The $3.6 million dollar garden is being developed to help children and adults understand their connections to nature and the environment.  The garden has been made possible through two leadership gifts totaling $4.1 million, from Edward R. and Helen S. Hintz and Charles H. “Skip” Smith. This includes the creation of an endowment to maintain the garden and to develop educational programs. The programs, targeted for children ages 3 to 12, will focus on Pennsylvania’s geomorphology and its flora, fauna and culture. The design of the garden is evocative of the ridge-and-valley landscape of central Pennsylvania.

“The Children’s Garden will help foster an appreciation for nature through experiences that may spark a deep and lasting interest in plants and their environment,” said Kim Steiner, director of the Arboretum and professor of forest biology in the College of Agricultural Sciences. “This aspect of the Arboretum has been a priority from the very beginning, and we are truly thankful that Skip, Helen and Ed have made it come to life.”
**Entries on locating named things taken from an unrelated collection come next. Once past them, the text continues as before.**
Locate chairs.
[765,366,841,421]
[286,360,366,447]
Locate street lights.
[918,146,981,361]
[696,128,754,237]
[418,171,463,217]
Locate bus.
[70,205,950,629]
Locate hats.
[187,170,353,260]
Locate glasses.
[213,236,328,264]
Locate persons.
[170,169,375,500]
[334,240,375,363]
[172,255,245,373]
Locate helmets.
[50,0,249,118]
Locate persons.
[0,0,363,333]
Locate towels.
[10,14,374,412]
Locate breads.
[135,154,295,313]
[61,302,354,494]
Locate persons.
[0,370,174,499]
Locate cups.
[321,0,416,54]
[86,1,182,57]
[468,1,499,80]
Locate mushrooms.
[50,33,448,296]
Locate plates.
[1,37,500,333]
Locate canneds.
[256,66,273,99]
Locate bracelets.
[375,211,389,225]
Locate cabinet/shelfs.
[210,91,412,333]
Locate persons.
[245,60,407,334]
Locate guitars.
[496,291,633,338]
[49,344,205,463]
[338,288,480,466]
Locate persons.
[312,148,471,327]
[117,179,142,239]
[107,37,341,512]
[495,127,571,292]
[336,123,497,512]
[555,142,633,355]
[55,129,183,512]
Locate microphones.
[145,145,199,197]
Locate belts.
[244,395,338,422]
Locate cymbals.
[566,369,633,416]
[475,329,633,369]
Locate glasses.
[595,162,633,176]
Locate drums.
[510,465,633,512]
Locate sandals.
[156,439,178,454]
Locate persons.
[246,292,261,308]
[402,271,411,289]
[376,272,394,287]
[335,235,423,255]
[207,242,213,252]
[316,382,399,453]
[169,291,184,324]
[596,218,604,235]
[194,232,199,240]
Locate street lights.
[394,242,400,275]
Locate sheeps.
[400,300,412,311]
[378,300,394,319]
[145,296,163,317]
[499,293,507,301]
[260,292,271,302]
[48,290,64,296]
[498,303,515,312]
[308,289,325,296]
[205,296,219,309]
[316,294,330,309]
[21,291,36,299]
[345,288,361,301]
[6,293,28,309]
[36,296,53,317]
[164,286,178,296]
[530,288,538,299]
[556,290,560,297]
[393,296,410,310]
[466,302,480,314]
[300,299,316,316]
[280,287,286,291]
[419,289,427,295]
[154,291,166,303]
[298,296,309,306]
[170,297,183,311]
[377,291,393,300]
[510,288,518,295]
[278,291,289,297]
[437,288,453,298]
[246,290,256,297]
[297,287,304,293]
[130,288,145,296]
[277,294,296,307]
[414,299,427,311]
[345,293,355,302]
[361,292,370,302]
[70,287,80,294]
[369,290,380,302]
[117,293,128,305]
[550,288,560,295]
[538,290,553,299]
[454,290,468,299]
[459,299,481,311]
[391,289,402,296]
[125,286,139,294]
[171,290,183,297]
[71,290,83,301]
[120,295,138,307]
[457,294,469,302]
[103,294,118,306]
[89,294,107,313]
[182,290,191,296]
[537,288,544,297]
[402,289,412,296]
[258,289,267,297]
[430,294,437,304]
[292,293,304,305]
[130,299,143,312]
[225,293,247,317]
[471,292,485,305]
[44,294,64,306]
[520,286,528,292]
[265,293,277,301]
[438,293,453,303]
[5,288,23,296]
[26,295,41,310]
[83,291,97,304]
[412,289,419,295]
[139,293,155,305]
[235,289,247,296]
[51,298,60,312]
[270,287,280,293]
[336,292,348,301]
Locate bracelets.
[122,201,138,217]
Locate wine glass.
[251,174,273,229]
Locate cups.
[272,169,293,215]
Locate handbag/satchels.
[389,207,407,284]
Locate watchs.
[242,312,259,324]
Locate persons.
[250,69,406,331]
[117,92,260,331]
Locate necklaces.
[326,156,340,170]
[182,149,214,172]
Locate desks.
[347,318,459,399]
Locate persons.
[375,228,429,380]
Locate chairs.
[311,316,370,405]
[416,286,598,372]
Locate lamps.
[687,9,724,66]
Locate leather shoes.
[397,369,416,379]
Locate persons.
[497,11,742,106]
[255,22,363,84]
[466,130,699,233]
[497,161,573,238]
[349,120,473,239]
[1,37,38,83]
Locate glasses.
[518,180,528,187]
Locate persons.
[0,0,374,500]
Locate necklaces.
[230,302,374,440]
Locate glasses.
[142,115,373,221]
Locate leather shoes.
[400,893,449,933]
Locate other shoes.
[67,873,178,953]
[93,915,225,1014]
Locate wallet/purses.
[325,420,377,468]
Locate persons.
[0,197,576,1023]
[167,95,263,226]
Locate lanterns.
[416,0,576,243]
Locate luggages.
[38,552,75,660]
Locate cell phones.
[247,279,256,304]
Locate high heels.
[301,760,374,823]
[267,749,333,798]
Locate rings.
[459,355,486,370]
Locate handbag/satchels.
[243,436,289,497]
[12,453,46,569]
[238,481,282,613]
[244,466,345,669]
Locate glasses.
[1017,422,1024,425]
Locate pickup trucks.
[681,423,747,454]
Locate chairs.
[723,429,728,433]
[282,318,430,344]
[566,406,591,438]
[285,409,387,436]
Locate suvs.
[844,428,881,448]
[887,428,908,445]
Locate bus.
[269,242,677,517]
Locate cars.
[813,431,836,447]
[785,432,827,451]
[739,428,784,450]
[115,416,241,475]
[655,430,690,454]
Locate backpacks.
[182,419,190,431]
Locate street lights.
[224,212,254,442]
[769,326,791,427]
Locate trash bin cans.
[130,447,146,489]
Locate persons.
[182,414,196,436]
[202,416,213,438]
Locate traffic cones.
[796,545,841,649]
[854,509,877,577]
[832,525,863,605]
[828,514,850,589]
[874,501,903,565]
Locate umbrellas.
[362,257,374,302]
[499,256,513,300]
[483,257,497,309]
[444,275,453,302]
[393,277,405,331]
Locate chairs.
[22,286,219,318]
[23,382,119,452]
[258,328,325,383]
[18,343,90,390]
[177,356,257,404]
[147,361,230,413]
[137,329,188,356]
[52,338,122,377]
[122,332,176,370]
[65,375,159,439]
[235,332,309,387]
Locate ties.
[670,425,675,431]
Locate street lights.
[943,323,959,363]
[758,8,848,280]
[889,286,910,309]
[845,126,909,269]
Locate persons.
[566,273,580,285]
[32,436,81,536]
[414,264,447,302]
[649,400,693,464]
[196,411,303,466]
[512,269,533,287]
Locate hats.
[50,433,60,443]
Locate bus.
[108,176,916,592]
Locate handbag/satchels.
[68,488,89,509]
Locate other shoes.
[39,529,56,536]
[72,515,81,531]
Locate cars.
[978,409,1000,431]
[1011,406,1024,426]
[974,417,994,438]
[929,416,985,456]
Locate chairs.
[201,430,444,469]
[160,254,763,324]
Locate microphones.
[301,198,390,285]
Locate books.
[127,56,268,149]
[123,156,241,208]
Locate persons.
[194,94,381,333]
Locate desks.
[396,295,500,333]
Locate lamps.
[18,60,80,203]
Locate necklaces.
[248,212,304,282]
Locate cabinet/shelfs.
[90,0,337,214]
He said the garden was the logical “next step” for the Arboretum because children’s gardens are a popular and contemporary notion.

“They are not always implemented well, though, because it’s hard to design a garden for casual play and experiential learning without falling back on familiar playground themes,” said Steiner. “For this project we hired one of the best children’s garden designer’s in the country, and we challenged him with an oversight panel of Penn State and community experts.”

The project, led by principal designer Emmanuel Didier, DidierDesignStudio, Fort Collins, Colo., includes an entry court near the Overlook Pavilion with a bio-filtration system for three pools and large glass panels casting colors over the threshold to the Garden.

A glass house in the shape of a garden cloche (bell), will be part of the design and will extend the seasonal use of the garden by offering a shelter for late fall, winter and early spring activities. The back section of the garden will include a Fossil Ridge, Mushroom Hollow and a limestone Grotto. The Grotto will demonstrate the local geological formations and the movement of water in the region. The Mushroom Hollow will feature a giant tree stump, large toadstool seats and giant caterpillar where children can gather for educational programs. The Fossil Ridge will introduce visitors to the ancient topography of central Pennsylvania.

“The result is going to be exceptional and unique to Penn State, a wondrous place for kids and a fascinating garden for adults,” Steiner added.